- **TRY IT**
Pictures excluded, copy word for word the lines from the one holding "Unnatural – Mirka" through the last line below.

-- MATERIAL PROVIDED follows --

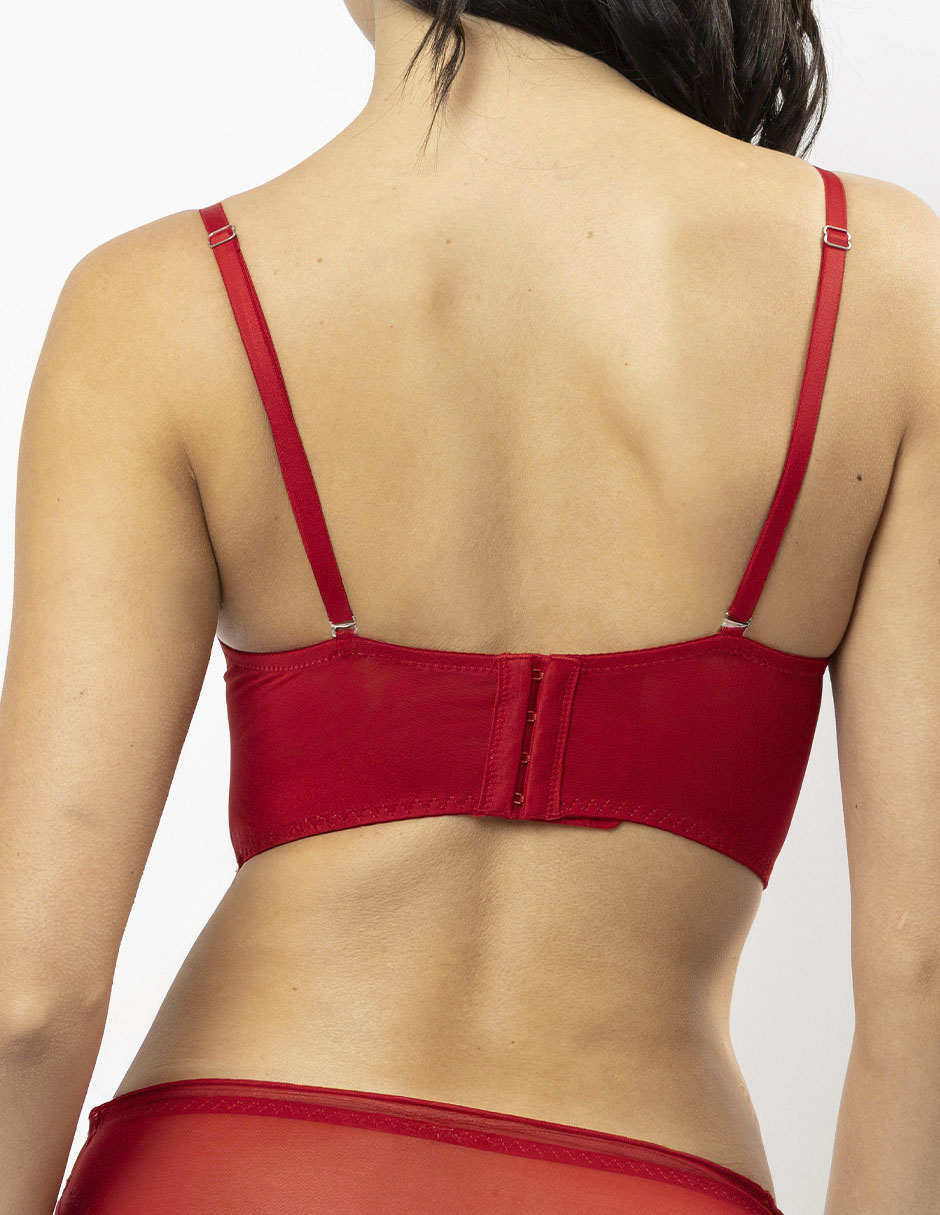 BRASSIERE 20756 VICKY FORM, 34C, ROJO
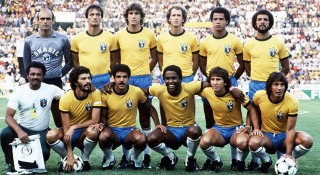 করোনা লড়াইয়ে ১৯৮২ বিশ্বকাপ খেলা ব্রাজিল দল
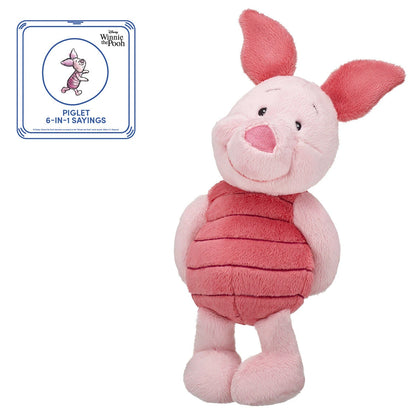 Winnie the Pooh Piglet Stuffed Animal &amp; Sound | Build-A-Bear® - US 8355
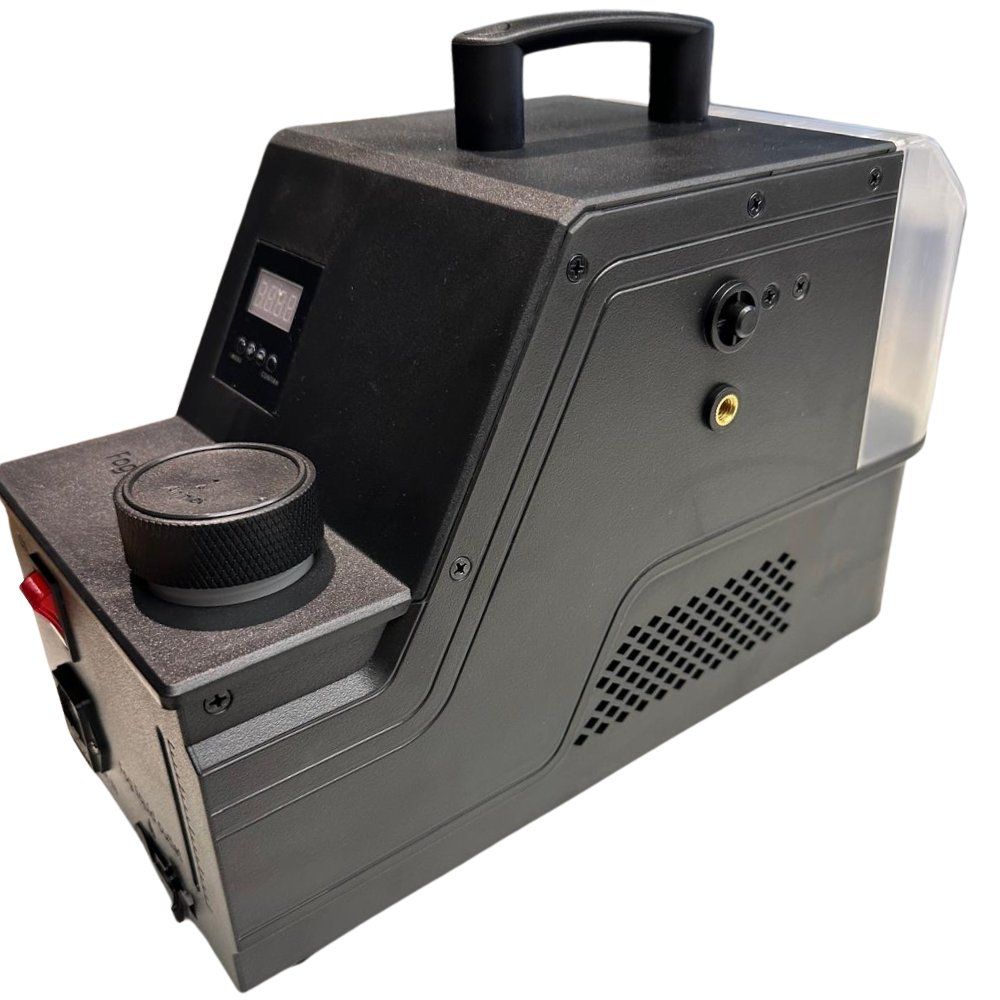 Beamz SB800LED Smoke & Bubble Machine with RGB LEDs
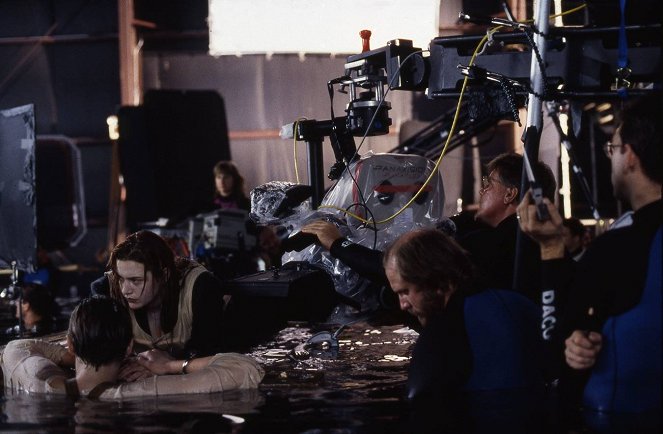 Titanic - Dreharbeiten - Kate Winslet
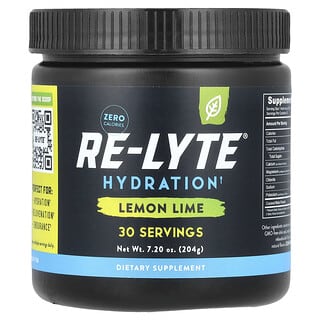 Re-Lyte Hidratación, Limón Lima 7.2 oz (204 g)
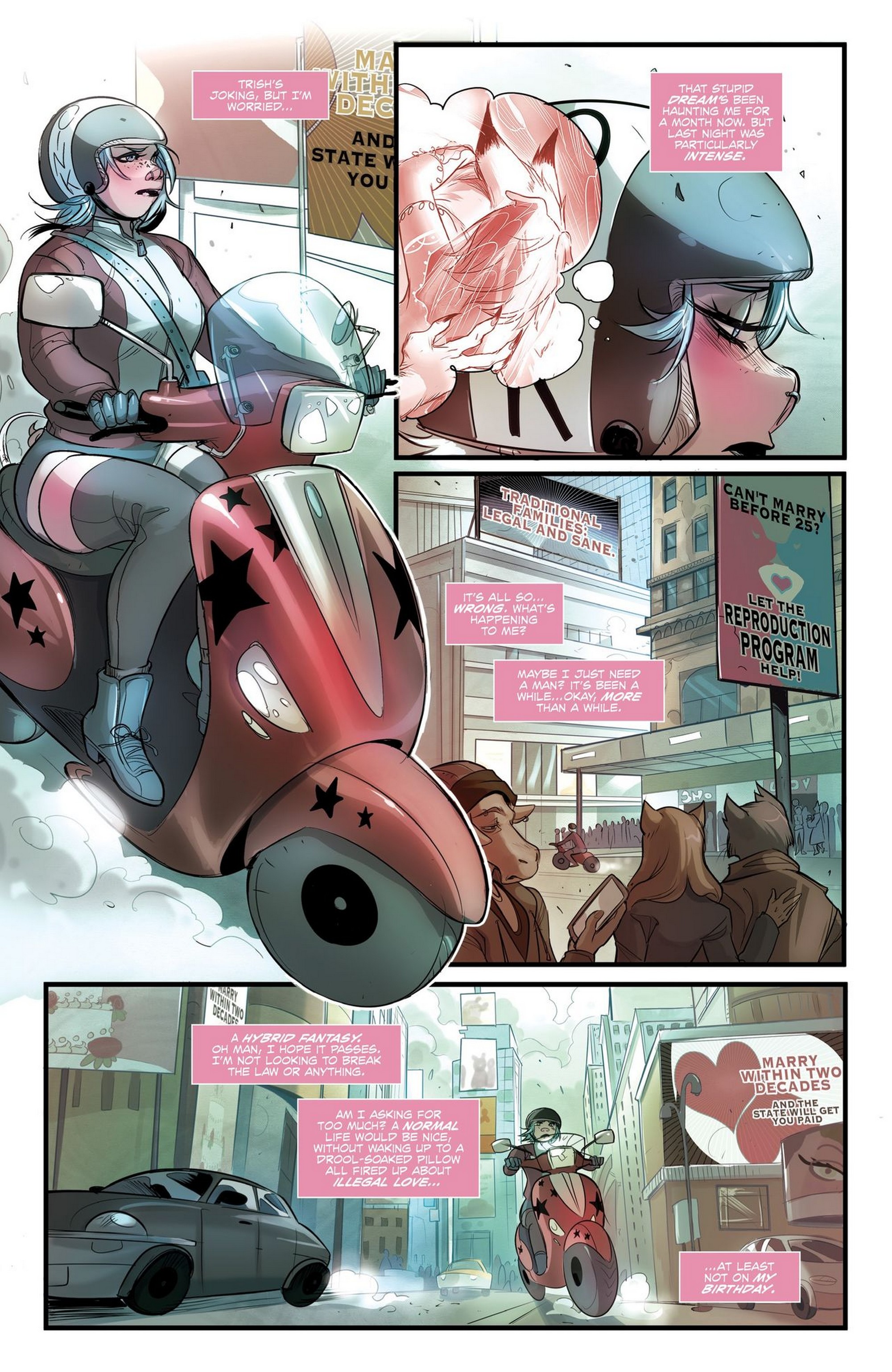 Unnatural – Mirka Andolfo [photo 7] - MangaPorn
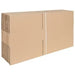 Folding Box 40x30x10cm Set of 50 | Natural Cardboard Storage Solution - Little and Giant Explorers vidaXL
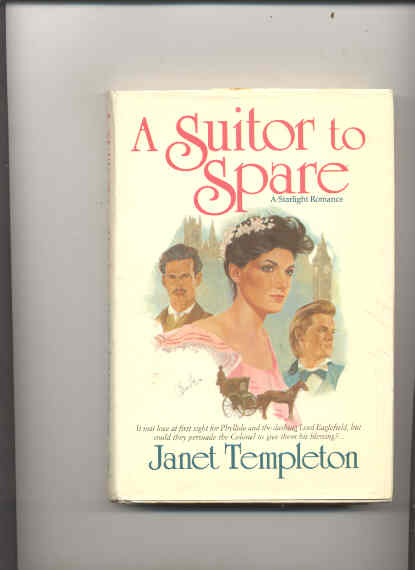 Image for A SUITOR TO SPARE, A STARLIGHT ROMANCE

-- MATERIAL PROVIDED concluded --

- **TASK OUTPUT**
 Unnatural – Mirka Andolfo [photo 7] - MangaPorn
 Folding Box 40x30x10cm Set of 50 | Natural Cardboard Storage Solution - Little and Giant Explorers vidaXL
 Image for A SUITOR TO SPARE, A STARLIGHT ROMANCE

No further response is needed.